(L'Ordre du Phénix) Pas le bon père
Harry s'était précipité, suivi par un Draco plus pâle que neige, vers l'infirmerie où il était sûr de trouver sa mère. Les larmes déferlaient de ses yeux sans qu'il ne puisse les retenir. Il réfléchissait vite à ce qu'il pourrait faire. En parler à Sirius et Remus. C'était pourtant impossible. Ombrage avait fait condamner toutes les cheminettes, sauf celles de ses bureaux, lorsqu'elle s'était emparée du poste de Dumbledore. Et il n'était pas question de demander à Severus son aide.

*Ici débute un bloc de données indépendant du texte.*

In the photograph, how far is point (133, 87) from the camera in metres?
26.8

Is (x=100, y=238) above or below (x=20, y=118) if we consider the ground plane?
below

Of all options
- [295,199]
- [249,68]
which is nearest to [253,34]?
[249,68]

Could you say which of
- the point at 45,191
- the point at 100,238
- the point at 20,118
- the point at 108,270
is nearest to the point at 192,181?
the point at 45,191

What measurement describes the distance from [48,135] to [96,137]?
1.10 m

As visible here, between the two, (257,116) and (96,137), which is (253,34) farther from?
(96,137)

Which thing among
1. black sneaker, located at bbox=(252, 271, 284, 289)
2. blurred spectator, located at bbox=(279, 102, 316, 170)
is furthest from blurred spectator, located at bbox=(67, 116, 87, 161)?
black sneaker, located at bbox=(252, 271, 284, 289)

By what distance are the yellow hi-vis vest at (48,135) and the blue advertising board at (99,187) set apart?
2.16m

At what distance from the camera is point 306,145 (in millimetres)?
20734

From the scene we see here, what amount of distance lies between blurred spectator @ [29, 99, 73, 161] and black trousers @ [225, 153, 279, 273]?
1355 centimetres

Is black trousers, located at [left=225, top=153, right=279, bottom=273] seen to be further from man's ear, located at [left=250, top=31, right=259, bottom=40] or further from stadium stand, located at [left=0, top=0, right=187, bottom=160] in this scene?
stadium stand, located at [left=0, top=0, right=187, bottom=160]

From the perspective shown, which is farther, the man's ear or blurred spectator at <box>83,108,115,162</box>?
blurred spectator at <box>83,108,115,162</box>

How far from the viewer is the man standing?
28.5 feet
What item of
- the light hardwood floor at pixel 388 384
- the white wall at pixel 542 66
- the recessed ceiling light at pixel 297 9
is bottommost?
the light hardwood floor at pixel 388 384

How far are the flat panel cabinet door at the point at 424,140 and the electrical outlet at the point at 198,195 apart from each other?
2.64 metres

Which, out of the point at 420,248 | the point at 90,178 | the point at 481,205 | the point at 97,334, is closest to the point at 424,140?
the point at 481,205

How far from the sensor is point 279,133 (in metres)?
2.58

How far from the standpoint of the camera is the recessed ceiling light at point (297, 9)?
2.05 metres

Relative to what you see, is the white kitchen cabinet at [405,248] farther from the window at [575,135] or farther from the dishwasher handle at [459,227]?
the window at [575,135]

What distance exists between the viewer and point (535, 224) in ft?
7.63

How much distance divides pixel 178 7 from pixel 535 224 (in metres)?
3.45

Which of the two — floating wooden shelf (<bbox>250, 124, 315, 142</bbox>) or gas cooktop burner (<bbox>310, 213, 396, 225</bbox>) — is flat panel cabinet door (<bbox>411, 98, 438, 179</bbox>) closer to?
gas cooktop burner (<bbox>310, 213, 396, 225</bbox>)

Tout paraissait évident. Toute l'attitude de Severus, le refus de prendre la place de son père, les commentaires sur l'arrogance perpétuels… était-ce réel ? James et Lily, ce mariage idéal dont parlait Sirius, avait-il vraiment existé ? Harry n'avait jamais eu de sentiments tangibles au sujet de son père, mais cette perspective étrange le brisait. Et la relation entre sa mère et Severus, qu'était-ce ? Elle avait souri, il l'avait insultée, elle avait emprunté ce surnom dégradant en échange. Harry avait déjà vu ses amis se disputer, et il avait lui-même eu quelques querelles avec Draco. Oui, ils auraient dû se réconcilier. Et son père, son propre père, qui menaçait Sev pour sortir avec sa mère ?! Pour ensuite la menacer elle de lui jeter un sort ! Était-ce le genre de héros que Sirius voulait qu'il adule ? Très peu pour lui. Pour ce qu'il en savait, le père de Draco, tout Mangemort qu'il soit, demeurait meilleur que James Potter, et c'était beaucoup dire.

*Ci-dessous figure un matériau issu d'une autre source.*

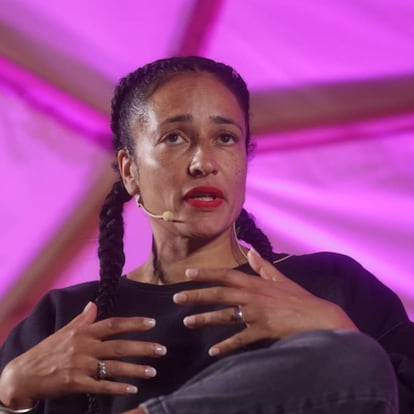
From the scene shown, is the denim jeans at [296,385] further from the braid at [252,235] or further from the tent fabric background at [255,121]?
the tent fabric background at [255,121]

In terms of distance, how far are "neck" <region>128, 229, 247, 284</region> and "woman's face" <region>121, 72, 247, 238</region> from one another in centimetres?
4

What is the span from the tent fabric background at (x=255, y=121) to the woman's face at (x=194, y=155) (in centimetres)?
22

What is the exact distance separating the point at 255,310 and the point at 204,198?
0.27m

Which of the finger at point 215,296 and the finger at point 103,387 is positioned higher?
the finger at point 215,296

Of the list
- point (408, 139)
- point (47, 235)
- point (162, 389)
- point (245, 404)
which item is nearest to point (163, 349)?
point (162, 389)

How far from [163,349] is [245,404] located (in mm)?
272

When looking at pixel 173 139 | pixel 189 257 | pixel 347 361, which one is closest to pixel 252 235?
pixel 189 257

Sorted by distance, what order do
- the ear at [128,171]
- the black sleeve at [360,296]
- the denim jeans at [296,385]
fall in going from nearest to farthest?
the denim jeans at [296,385] → the black sleeve at [360,296] → the ear at [128,171]

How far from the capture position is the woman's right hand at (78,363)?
1091 mm

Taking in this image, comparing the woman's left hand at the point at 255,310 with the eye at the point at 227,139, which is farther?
the eye at the point at 227,139

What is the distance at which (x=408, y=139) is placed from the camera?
1.50 metres

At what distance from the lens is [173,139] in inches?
51.0

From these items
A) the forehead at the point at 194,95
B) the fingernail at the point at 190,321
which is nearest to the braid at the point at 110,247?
the forehead at the point at 194,95

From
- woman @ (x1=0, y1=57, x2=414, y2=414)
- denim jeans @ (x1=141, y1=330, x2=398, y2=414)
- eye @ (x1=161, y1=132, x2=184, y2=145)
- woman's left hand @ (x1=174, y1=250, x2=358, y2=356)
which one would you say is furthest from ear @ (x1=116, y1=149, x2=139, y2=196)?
denim jeans @ (x1=141, y1=330, x2=398, y2=414)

Draco se ressassait en boucle l'insulte lancée par son parrain. Il se souvenait de la répulsion maladive du professeur à ce mot. D'une manière ou d'une autre, Draco savait que quelque chose s'était brisé ce jour-là. Et probablement ce passage faisait partie des souvenirs perdus de Lily. C'était étrange qu'au milieu de tous ces souvenirs, ils soient tombés sur une telle chose. Le jeune Serpentard doutait que son parrain ait insulté sa "tante" à chaque détour de couloir, ou à chaque humiliation. Il se remémorait fort bien ce que son père lui avait conté. Comment ce groupe de Gryffondor attaquait autant que possible leurs camarades, et en particulier son parrain.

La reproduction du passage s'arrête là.